**Problem requirements**.
Pull every line containing "flat" from the listing.
[[ Extracted data, beginning ]]
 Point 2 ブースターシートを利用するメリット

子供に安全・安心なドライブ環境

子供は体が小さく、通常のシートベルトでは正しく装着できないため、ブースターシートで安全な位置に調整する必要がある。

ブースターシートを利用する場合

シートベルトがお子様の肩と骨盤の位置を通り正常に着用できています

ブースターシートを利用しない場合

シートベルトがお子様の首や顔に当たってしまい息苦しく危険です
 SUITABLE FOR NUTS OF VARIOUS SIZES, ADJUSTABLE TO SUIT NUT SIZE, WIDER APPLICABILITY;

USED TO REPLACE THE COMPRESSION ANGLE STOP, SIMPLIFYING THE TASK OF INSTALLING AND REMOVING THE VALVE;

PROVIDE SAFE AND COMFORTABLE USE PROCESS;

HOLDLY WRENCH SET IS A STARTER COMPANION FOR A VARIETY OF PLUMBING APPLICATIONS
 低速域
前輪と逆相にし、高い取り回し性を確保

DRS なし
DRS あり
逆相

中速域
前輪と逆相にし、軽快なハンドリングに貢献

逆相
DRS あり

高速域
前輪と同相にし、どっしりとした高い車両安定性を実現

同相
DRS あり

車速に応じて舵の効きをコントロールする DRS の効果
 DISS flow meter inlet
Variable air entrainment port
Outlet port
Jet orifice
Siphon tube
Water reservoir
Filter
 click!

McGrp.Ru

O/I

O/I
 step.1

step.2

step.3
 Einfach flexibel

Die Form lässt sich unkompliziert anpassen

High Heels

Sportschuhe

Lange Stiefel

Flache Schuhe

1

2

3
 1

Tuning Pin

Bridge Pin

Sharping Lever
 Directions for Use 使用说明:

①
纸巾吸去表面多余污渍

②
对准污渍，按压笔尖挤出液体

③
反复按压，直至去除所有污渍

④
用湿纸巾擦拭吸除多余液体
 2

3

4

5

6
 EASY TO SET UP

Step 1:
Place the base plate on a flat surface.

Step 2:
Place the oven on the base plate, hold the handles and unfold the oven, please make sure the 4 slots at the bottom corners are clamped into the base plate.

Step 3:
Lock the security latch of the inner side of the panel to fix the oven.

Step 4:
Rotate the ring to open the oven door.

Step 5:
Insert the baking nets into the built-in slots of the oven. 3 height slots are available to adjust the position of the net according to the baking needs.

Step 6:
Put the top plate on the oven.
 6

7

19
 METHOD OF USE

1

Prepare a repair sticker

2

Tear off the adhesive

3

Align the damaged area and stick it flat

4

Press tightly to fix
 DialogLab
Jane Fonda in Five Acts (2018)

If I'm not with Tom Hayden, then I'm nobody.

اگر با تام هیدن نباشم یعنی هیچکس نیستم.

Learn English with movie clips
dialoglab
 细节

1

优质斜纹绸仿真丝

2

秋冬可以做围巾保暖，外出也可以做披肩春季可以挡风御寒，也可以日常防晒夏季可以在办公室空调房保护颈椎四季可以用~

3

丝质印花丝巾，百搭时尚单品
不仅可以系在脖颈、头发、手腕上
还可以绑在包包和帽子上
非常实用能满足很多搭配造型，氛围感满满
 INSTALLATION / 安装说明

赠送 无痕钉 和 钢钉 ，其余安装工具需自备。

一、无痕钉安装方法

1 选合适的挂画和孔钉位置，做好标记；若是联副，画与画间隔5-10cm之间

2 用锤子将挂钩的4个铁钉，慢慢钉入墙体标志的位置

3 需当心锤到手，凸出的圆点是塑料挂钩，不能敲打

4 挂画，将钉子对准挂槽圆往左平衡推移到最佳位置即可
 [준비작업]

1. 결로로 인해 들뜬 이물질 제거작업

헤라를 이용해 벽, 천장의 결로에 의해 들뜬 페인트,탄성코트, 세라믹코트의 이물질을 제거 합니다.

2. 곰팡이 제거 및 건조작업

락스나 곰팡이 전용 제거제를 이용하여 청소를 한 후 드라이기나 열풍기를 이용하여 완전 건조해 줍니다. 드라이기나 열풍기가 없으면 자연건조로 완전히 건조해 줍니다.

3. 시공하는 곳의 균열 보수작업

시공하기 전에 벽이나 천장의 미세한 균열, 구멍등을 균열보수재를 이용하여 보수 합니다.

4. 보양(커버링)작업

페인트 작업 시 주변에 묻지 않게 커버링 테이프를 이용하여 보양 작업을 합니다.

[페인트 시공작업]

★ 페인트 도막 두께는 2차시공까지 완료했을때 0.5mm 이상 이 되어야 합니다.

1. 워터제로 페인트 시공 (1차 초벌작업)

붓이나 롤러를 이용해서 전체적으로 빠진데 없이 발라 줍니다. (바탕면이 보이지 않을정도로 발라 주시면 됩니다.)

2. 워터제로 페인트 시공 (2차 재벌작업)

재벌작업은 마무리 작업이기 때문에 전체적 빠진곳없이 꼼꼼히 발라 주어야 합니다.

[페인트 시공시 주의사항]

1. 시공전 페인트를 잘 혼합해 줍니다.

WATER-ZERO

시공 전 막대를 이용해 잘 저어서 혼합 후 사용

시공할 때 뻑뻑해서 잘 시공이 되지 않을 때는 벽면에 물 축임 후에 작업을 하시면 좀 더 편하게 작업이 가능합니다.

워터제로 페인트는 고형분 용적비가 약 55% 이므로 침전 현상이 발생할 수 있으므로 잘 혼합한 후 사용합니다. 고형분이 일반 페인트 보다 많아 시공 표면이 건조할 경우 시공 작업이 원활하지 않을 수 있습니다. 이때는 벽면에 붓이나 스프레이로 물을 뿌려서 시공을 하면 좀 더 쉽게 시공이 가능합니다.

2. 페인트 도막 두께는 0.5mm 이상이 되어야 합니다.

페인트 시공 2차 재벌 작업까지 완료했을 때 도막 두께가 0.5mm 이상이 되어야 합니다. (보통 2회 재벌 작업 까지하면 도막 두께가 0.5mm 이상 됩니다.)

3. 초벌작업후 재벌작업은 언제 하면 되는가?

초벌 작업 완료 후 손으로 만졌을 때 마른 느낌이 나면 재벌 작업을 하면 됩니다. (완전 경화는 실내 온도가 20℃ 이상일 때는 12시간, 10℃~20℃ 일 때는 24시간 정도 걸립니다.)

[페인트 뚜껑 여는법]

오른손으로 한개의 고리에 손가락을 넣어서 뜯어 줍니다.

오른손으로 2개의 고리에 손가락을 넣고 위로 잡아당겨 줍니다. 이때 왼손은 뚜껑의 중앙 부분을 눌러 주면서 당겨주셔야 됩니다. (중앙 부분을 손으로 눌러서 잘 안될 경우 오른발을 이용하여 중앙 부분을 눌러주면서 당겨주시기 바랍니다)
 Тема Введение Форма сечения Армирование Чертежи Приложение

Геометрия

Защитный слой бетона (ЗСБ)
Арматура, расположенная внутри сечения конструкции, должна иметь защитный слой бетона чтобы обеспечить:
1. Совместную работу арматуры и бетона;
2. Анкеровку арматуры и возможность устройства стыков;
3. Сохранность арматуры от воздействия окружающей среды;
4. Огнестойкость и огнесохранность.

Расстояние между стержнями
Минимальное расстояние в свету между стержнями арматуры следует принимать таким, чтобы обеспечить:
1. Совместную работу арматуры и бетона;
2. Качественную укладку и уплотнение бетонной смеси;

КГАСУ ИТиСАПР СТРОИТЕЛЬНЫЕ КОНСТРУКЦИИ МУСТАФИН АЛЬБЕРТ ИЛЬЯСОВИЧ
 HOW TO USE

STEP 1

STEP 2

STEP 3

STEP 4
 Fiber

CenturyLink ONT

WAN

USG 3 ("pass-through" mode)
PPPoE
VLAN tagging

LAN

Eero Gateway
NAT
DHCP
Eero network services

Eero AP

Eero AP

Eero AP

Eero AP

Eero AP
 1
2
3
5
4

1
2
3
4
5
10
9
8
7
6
[[ Extracted data, end ]]
**Task answer**.
Place the base plate on a flat surface.
Align the damaged area and stick it flat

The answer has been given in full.